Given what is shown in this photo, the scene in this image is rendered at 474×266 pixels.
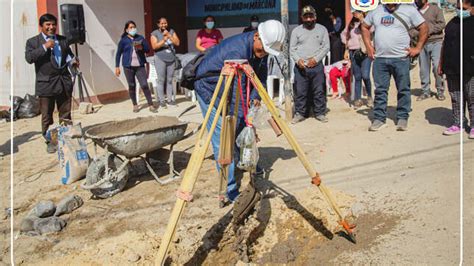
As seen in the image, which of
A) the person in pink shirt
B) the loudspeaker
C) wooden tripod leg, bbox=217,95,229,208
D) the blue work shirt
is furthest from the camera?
the person in pink shirt

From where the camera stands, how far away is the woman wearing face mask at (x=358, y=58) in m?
9.70

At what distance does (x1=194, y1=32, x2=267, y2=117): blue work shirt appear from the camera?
504 centimetres

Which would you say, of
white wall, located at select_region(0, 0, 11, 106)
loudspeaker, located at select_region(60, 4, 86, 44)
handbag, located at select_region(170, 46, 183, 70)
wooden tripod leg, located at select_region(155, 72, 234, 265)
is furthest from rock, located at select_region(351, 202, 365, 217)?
white wall, located at select_region(0, 0, 11, 106)

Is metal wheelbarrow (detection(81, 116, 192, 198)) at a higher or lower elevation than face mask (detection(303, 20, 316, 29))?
lower

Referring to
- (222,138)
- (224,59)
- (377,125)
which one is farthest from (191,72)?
(377,125)

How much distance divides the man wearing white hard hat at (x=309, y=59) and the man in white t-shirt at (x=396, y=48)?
3.28ft

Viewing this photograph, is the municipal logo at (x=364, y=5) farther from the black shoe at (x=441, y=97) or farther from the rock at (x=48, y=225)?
the rock at (x=48, y=225)

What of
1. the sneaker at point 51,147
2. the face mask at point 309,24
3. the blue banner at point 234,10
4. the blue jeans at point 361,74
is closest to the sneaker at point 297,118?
the face mask at point 309,24

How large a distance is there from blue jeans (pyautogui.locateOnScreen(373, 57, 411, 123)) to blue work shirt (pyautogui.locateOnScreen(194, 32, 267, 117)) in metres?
2.82

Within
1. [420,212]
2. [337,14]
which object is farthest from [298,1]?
[420,212]

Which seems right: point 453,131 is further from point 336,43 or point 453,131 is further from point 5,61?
point 5,61

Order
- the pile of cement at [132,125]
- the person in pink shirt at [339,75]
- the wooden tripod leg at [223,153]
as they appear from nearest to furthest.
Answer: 1. the wooden tripod leg at [223,153]
2. the pile of cement at [132,125]
3. the person in pink shirt at [339,75]

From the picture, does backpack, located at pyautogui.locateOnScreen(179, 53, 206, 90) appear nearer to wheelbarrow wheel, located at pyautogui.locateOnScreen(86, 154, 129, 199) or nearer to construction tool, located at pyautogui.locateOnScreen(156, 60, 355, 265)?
construction tool, located at pyautogui.locateOnScreen(156, 60, 355, 265)

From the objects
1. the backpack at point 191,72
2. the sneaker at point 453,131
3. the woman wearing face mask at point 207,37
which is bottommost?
the sneaker at point 453,131
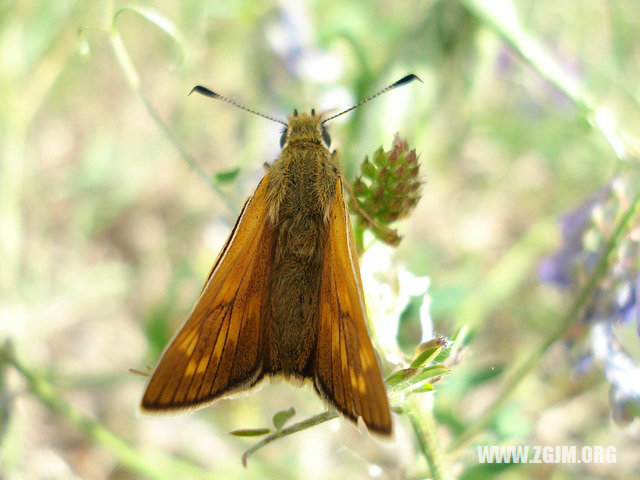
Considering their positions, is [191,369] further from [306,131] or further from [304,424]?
[306,131]

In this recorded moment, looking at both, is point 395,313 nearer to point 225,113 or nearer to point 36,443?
point 36,443

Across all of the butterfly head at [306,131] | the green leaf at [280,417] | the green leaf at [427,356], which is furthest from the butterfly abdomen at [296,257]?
the green leaf at [427,356]

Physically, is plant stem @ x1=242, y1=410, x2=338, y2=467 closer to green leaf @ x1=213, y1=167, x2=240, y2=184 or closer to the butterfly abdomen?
the butterfly abdomen

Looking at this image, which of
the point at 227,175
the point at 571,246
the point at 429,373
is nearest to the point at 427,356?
the point at 429,373

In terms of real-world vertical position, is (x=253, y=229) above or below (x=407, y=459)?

» YOUR INSTRUCTIONS: Rewrite all of the data above, replacing "wheelbarrow" with "cart" and keeping everything else the same. Leave the pictures out.

» ANSWER TO THE EXERCISE:
Given what is shown in this photo, the scene in this image is rendered at 474×266 pixels.
As seen in the image, which of
A) the person in pink shirt
B) the loudspeaker
C) wooden tripod leg, bbox=217,95,229,208
D) the blue work shirt
is furthest from the camera?
the person in pink shirt

From where the camera stands, how far away is the woman wearing face mask at (x=358, y=58) in m?
9.70

At what distance does (x1=194, y1=32, x2=267, y2=117): blue work shirt appear from the camera?
504 centimetres

Which would you say, of
white wall, located at select_region(0, 0, 11, 106)
loudspeaker, located at select_region(60, 4, 86, 44)
handbag, located at select_region(170, 46, 183, 70)
wooden tripod leg, located at select_region(155, 72, 234, 265)
is furthest from rock, located at select_region(351, 202, 365, 217)?
white wall, located at select_region(0, 0, 11, 106)

Is metal cart (detection(81, 116, 192, 198)) at a higher or lower elevation than face mask (detection(303, 20, 316, 29))?
lower

Referring to
- (222,138)
- (224,59)
- (377,125)
which one is farthest from (191,72)?
(377,125)

How much distance divides the man wearing white hard hat at (x=309, y=59) and the man in white t-shirt at (x=396, y=48)?
3.28ft

Viewing this photograph, is the municipal logo at (x=364, y=5) farther from the black shoe at (x=441, y=97) or farther from the rock at (x=48, y=225)?
the rock at (x=48, y=225)

What of
1. the sneaker at point 51,147
2. the face mask at point 309,24
3. the blue banner at point 234,10
4. the blue jeans at point 361,74
is closest to the sneaker at point 297,118?
the face mask at point 309,24

How large a distance is there from blue jeans (pyautogui.locateOnScreen(373, 57, 411, 123)) to blue work shirt (pyautogui.locateOnScreen(194, 32, 267, 117)) in metres?
2.82

Within
1. [420,212]
2. [337,14]
which object is farthest from [298,1]?
[420,212]

Which seems right: point 453,131 is further from point 336,43 or point 453,131 is further from point 5,61?
point 5,61

Order
- the pile of cement at [132,125]
- the person in pink shirt at [339,75]
- the wooden tripod leg at [223,153]
as they appear from nearest to furthest.
Answer: 1. the wooden tripod leg at [223,153]
2. the pile of cement at [132,125]
3. the person in pink shirt at [339,75]

From the picture, does backpack, located at pyautogui.locateOnScreen(179, 53, 206, 90) appear nearer to cart wheel, located at pyautogui.locateOnScreen(86, 154, 129, 199) or nearer to construction tool, located at pyautogui.locateOnScreen(156, 60, 355, 265)?
construction tool, located at pyautogui.locateOnScreen(156, 60, 355, 265)

From the objects
1. the backpack at point 191,72
2. the sneaker at point 453,131
3. the woman wearing face mask at point 207,37
which is bottommost?
the sneaker at point 453,131
Considering their positions, is [191,369] further from [306,131] or further from [304,424]?
[306,131]

In this recorded moment, looking at both, is point 395,313 nearer to point 225,113 or nearer to point 36,443?
point 36,443

Across all of the butterfly head at [306,131] | the green leaf at [280,417] | the green leaf at [427,356], which is furthest from the butterfly abdomen at [296,257]?
the green leaf at [427,356]

Physically, is plant stem @ x1=242, y1=410, x2=338, y2=467 closer to green leaf @ x1=213, y1=167, x2=240, y2=184 or closer to the butterfly abdomen?
the butterfly abdomen

Looking at this image, which of
the point at 227,175
the point at 571,246
the point at 429,373
is nearest to the point at 427,356?
the point at 429,373

In terms of real-world vertical position, is (x=253, y=229) above or below (x=407, y=459)?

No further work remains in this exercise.